Records excerpted from a collection
..............................
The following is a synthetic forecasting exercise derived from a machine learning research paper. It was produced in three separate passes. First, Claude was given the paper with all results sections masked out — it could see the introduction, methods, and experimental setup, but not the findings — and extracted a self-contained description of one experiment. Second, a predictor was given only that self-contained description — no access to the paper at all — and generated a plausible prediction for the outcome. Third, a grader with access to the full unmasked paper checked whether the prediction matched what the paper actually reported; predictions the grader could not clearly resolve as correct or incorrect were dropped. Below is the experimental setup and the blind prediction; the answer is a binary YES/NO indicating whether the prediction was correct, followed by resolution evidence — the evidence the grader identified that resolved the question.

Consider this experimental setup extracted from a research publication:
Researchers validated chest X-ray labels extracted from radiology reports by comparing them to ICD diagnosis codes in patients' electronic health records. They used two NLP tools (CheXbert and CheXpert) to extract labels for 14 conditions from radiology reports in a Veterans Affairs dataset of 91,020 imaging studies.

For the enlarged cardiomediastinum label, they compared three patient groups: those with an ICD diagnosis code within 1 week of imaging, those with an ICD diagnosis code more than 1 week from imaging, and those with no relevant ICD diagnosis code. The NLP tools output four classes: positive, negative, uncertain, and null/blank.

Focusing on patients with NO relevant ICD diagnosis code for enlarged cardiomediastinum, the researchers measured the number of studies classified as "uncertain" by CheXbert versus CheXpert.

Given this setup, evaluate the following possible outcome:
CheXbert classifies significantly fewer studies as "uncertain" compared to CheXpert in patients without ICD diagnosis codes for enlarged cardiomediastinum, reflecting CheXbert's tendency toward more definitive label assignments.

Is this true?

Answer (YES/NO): NO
..............................
The task: Set down, exactly and in full, the lines from the one containing "For the enlarged" through the end of the entries; no other line belongs.

Expected output:
For the enlarged cardiomediastinum label, they compared three patient groups: those with an ICD diagnosis code within 1 week of imaging, those with an ICD diagnosis code more than 1 week from imaging, and those with no relevant ICD diagnosis code. The NLP tools output four classes: positive, negative, uncertain, and null/blank.

Focusing on patients with NO relevant ICD diagnosis code for enlarged cardiomediastinum, the researchers measured the number of studies classified as "uncertain" by CheXbert versus CheXpert.

Given this setup, evaluate the following possible outcome:
CheXbert classifies significantly fewer studies as "uncertain" compared to CheXpert in patients without ICD diagnosis codes for enlarged cardiomediastinum, reflecting CheXbert's tendency toward more definitive label assignments.

Is this true?

Answer (YES/NO): NO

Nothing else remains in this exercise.